Analistas do setor e empresas de consultoria em recursos humanos observam que os gestores corporativos estão enfrentando graves desafios internos de moral. Recontratar trabalhadores que foram recentemente demitidos cria atritos culturais, enquanto depender de equipes humanas mal remuneradas para corrigir resultados automatizados frequentemente leva a um alto índice de rotatividade e menor engajamento dos funcionários.

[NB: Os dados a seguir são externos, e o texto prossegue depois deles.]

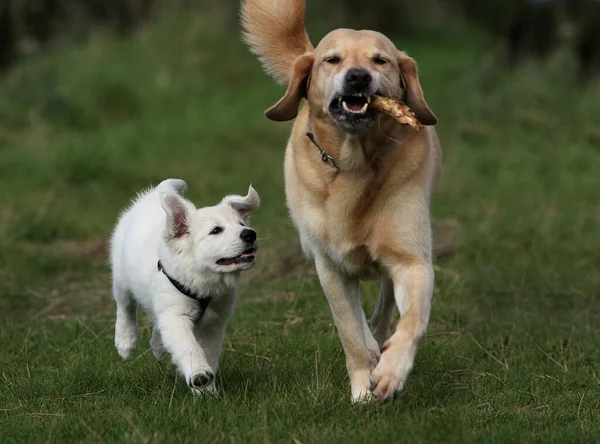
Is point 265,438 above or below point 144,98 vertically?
above

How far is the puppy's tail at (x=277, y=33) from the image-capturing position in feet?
19.3

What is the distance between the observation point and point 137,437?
3.98 metres

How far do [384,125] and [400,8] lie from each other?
823 inches

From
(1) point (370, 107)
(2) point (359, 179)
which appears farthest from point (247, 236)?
(1) point (370, 107)

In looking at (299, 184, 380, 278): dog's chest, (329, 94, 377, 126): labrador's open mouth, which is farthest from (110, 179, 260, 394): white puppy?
(329, 94, 377, 126): labrador's open mouth

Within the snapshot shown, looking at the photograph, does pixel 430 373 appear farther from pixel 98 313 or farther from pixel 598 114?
pixel 598 114

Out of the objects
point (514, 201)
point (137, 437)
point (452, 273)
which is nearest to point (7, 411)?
point (137, 437)

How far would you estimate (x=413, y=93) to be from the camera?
501 centimetres

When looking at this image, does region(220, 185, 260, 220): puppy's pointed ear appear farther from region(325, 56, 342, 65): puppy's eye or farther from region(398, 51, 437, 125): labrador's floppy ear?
region(398, 51, 437, 125): labrador's floppy ear

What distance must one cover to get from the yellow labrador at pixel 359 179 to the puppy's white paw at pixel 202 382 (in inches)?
25.0

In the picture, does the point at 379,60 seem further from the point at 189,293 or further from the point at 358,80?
the point at 189,293

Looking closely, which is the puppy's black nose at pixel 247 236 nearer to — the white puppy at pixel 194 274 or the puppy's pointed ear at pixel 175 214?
the white puppy at pixel 194 274

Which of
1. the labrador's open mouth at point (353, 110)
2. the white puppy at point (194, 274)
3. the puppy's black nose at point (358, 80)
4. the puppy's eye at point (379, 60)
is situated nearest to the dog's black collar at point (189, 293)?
the white puppy at point (194, 274)

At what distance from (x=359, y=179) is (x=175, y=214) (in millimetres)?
872
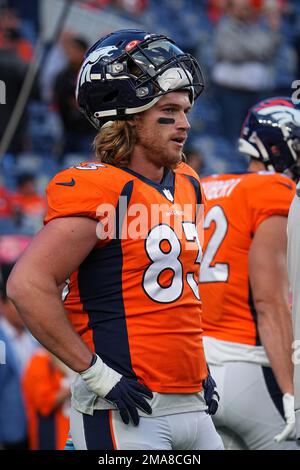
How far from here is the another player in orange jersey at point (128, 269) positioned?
325cm

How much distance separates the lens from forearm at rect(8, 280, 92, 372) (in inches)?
126

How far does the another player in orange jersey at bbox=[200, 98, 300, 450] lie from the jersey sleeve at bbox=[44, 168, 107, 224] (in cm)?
127

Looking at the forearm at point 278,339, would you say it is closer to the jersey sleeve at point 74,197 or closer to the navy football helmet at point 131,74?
the navy football helmet at point 131,74

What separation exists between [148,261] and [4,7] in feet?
28.2

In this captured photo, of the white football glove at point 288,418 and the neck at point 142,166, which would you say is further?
the white football glove at point 288,418

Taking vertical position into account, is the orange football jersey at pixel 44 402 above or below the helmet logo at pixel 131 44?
below

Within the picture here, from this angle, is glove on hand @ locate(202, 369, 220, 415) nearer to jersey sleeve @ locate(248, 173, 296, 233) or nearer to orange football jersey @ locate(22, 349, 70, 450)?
jersey sleeve @ locate(248, 173, 296, 233)

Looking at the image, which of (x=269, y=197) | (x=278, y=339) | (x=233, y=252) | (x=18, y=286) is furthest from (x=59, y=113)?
(x=18, y=286)

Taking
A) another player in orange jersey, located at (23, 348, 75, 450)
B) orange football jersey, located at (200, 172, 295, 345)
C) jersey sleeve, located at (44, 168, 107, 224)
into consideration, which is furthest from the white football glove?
another player in orange jersey, located at (23, 348, 75, 450)

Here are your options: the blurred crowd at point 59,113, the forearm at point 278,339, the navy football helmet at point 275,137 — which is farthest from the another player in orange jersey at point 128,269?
the blurred crowd at point 59,113

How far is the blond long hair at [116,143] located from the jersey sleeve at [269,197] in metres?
1.03

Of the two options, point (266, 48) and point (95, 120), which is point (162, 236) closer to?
point (95, 120)

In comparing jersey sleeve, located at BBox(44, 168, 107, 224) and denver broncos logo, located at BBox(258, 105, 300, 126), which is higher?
denver broncos logo, located at BBox(258, 105, 300, 126)

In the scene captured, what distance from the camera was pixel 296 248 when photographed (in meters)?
3.43
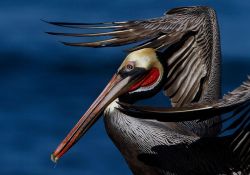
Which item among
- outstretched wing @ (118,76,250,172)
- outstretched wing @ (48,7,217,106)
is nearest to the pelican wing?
outstretched wing @ (48,7,217,106)

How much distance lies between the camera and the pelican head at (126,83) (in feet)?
31.8

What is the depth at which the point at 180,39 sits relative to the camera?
10156 mm

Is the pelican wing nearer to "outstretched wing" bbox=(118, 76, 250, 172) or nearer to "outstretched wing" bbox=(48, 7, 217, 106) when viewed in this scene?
"outstretched wing" bbox=(48, 7, 217, 106)

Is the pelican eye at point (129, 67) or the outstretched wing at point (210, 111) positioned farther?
the pelican eye at point (129, 67)

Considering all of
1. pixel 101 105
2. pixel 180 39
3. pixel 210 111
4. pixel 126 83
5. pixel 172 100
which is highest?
pixel 210 111

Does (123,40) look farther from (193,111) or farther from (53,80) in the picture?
(53,80)

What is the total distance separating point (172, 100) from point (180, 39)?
1.42ft

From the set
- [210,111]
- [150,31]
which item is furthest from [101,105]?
[210,111]

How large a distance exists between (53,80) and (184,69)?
149 inches

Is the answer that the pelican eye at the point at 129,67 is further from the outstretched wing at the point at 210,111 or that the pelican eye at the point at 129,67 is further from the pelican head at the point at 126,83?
the outstretched wing at the point at 210,111

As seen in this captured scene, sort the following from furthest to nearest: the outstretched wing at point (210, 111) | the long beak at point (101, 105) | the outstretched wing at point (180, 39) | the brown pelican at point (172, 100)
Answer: the outstretched wing at point (180, 39) < the long beak at point (101, 105) < the brown pelican at point (172, 100) < the outstretched wing at point (210, 111)

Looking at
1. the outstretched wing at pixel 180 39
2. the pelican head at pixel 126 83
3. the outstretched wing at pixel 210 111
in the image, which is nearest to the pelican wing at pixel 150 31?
the outstretched wing at pixel 180 39

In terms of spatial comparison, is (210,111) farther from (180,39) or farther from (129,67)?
(180,39)

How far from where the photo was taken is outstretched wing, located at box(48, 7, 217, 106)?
1009 centimetres
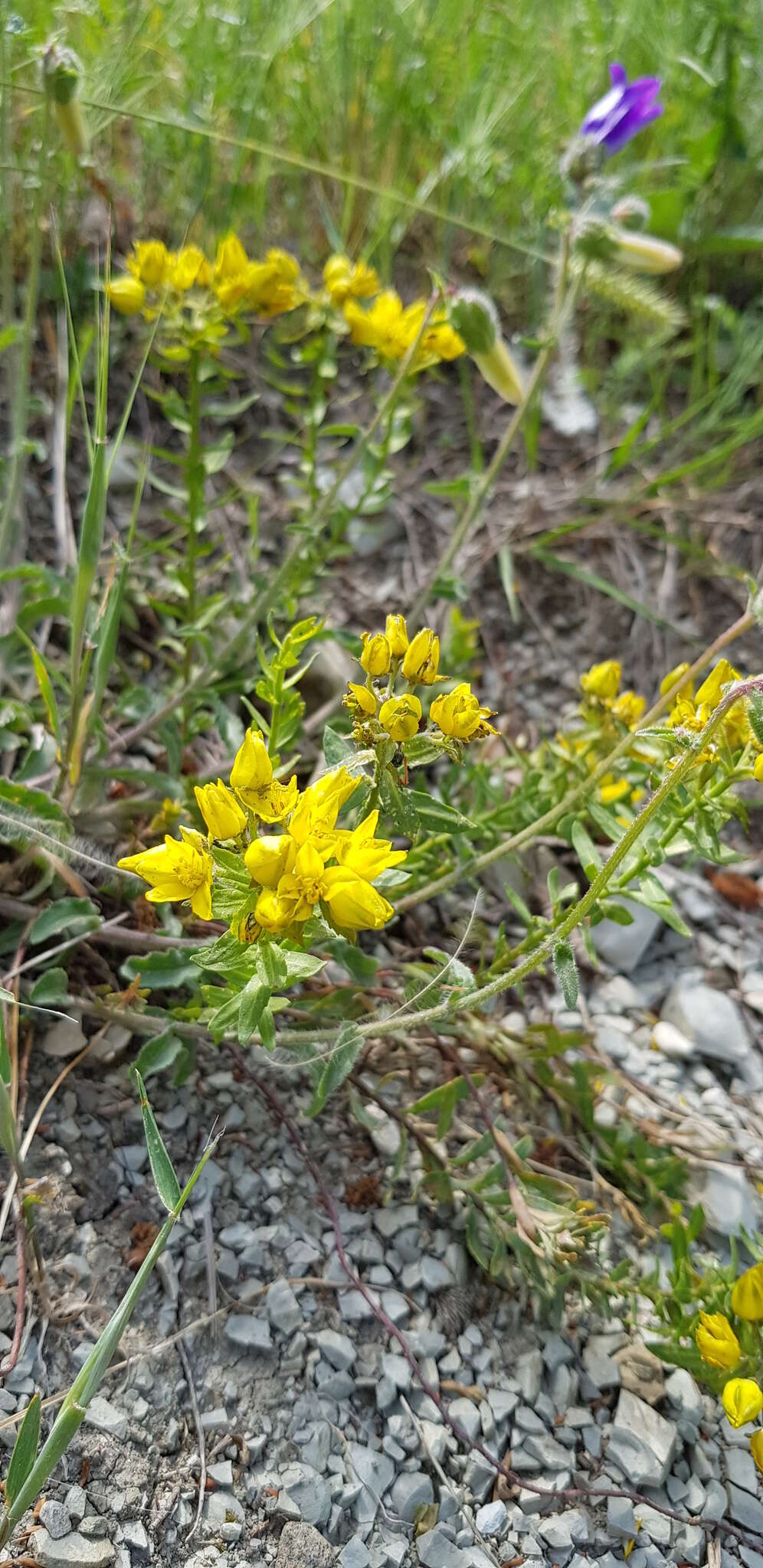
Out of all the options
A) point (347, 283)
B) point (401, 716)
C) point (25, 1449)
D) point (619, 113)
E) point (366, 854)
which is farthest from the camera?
point (619, 113)

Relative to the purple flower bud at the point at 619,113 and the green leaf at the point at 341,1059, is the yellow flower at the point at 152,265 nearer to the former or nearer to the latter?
the purple flower bud at the point at 619,113

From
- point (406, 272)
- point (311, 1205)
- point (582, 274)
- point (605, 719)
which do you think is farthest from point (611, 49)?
point (311, 1205)

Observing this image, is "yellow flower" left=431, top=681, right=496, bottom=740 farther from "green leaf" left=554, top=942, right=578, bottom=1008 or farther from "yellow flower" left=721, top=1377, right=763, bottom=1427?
"yellow flower" left=721, top=1377, right=763, bottom=1427

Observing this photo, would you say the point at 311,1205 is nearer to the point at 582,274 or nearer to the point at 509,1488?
the point at 509,1488

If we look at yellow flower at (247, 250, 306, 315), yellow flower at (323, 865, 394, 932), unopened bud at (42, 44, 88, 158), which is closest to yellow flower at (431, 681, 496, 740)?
yellow flower at (323, 865, 394, 932)

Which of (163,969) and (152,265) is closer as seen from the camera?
(163,969)

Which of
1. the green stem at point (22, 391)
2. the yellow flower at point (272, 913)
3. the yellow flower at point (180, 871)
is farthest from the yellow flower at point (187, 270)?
the yellow flower at point (272, 913)

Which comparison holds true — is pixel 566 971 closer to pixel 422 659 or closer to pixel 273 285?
pixel 422 659

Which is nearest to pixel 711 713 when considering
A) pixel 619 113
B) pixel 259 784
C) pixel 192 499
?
pixel 259 784
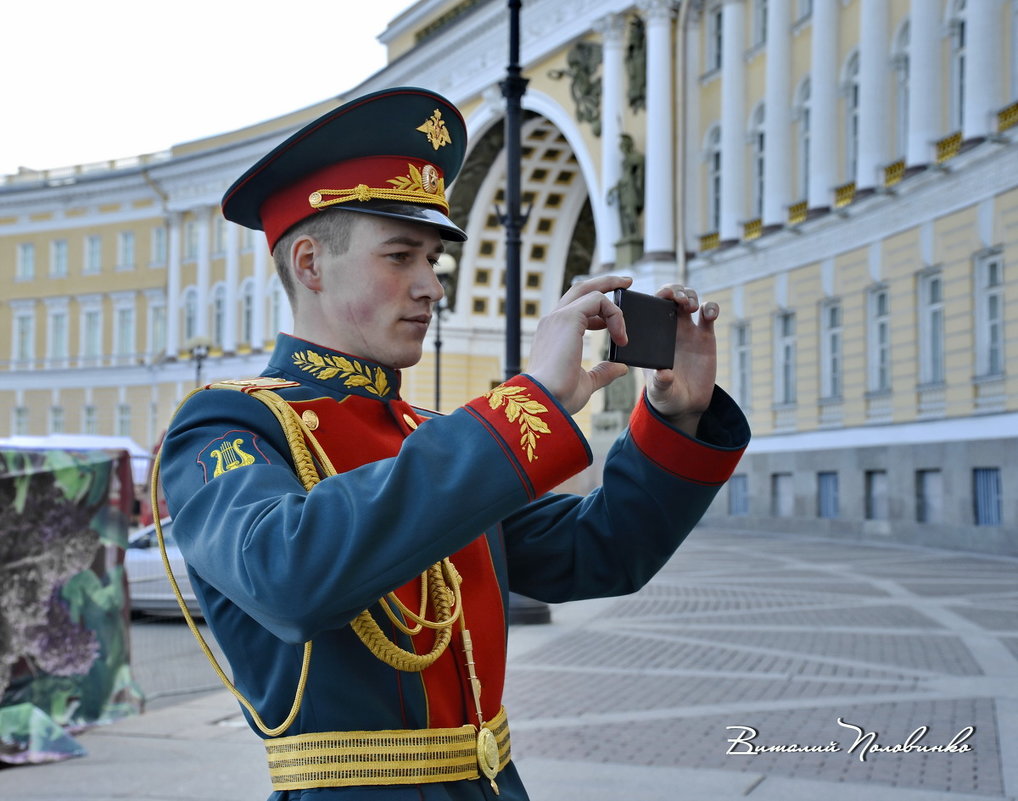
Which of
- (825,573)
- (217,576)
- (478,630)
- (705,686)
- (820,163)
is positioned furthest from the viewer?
(820,163)

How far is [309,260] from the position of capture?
199 cm

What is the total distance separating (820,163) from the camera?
2392 centimetres

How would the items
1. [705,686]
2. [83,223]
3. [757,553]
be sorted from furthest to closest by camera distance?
[83,223], [757,553], [705,686]

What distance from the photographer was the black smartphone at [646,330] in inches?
71.1

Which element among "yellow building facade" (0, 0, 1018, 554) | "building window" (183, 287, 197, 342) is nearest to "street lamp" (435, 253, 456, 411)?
"yellow building facade" (0, 0, 1018, 554)

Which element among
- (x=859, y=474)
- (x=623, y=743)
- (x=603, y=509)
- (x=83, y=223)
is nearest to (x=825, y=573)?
(x=859, y=474)

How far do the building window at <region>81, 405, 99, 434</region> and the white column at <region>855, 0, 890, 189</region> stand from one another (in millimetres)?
41114

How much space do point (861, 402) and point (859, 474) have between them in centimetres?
134

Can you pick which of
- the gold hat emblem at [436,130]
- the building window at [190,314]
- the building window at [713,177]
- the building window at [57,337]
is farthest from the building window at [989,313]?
the building window at [57,337]

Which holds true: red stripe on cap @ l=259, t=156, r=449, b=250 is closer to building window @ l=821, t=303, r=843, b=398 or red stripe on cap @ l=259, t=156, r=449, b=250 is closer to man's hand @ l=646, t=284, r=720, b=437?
man's hand @ l=646, t=284, r=720, b=437

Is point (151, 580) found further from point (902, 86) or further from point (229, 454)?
point (902, 86)

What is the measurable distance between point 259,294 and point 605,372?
48.3 m

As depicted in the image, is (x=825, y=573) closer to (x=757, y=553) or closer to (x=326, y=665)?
(x=757, y=553)

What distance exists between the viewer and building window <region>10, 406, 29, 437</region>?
57500 mm
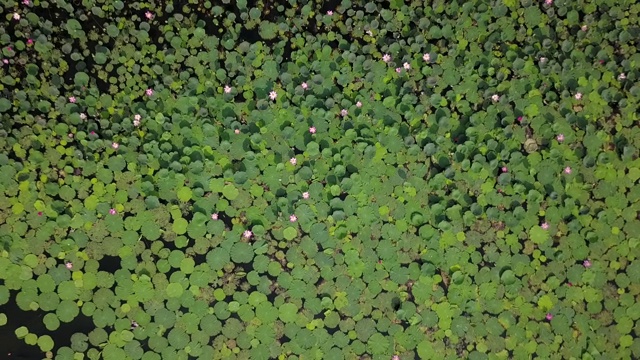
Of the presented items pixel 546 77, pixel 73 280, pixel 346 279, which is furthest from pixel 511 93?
pixel 73 280

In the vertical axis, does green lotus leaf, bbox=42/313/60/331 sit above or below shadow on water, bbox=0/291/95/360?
above

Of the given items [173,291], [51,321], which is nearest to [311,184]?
[173,291]

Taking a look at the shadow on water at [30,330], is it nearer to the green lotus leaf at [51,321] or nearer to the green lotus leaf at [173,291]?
the green lotus leaf at [51,321]

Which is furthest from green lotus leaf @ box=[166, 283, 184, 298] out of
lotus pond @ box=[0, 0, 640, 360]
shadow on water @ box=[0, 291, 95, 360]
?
shadow on water @ box=[0, 291, 95, 360]

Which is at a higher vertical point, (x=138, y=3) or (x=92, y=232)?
(x=138, y=3)

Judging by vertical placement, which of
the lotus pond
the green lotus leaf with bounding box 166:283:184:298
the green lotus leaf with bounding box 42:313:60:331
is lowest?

Especialistas em políticas de tecnologia enfatizam que, até que os padrões de responsabilidade e responsabilização algorítmica sejam formalmente codificados, os líderes empresariais permanecerão divididos entre as demandas dos acionistas pela integração de IA e a necessidade operacional de supervisão humana.

## What we don't know yet Apesar das tendências destacadas na pesquisa, vários pontos de dados cruciais permanecem não verificados ou sujeitos a estudos em andamento: - O percentual médio exato de desconto aplicado aos salários dos trabalhadores recontratados em comparação com suas taxas de remuneração históricas em setores específicos da indústria. - A distribuição geográfica precisa das recontratações no exterior, incluindo quais polos globais de talentos estão absorvendo a maioria desses cargos restaurados. - Quanto tempo as organizações pretendem manter essa estrutura híbrida e com salários reduzidos antes de elevar novamente a remuneração para reter talentos ou tentar secundárias ondas de automação à medida que os modelos de software melhorarem. - O grau em que questões de responsabilidade jurídica, como violação de direitos autorais ou violações regulatórias de privacidade de dados decorrentes do uso não monitorado de IA, aceleraram diretamente as decisões executivas de recontratar equipes humanas.

A compreensão dessas variáveis ausentes é essencial para avaliar se as atuais tendências de recontratação representam uma fase de estabilização temporária ou uma mudança estrutural permanente no emprego empresarial global.

## What to watch Nos próximos meses, vários desenvolvimentos importantes indicarão como essa correção na força de trabalho se desdobrará no cenário corporativo: - **Próximos demonstrativos financeiros corporativos:** Relatórios trimestrais obrigatórios junto à SEC e chamadas de resultados revelarão se executivos empresariais começarão a revisar publicamente suas orientações de economia de custos com IA e projeções de pessoal. - **Próximos relatórios de referência do setor da Forrester:** Novas divulgações de dados da Forrester e de consultorias de pesquisa concorrentes, como Gartner e IDC, acompanharão se as métricas de arrependimento dos executivos sobem ou caem em relação ao limite atual de 55 por cento. - **Dados de remuneração do mercado de trabalho:** Índices salariais oficiais de agências governamentais de estatísticas trabalhistas mostrarão se os salários médios em setores fortemente automatizados continuam a encolher. - **Estruturação de contratos de software empresarial:** Mudanças nos acordos de nível de serviço (SLAs) de fornecedores, particularmente em relação às responsabilidades dos fornecedores por erros gerados por IA, o que poderia forçar mais empresas a orçar permanentemente custos com pessoal para monitoramento humano.

Este relato é baseado em reportagem original de Alina Maria Stan sobre pesquisas recentes sobre o local de trabalho conduzidas pela empresa de consultoria de mercado Forrester.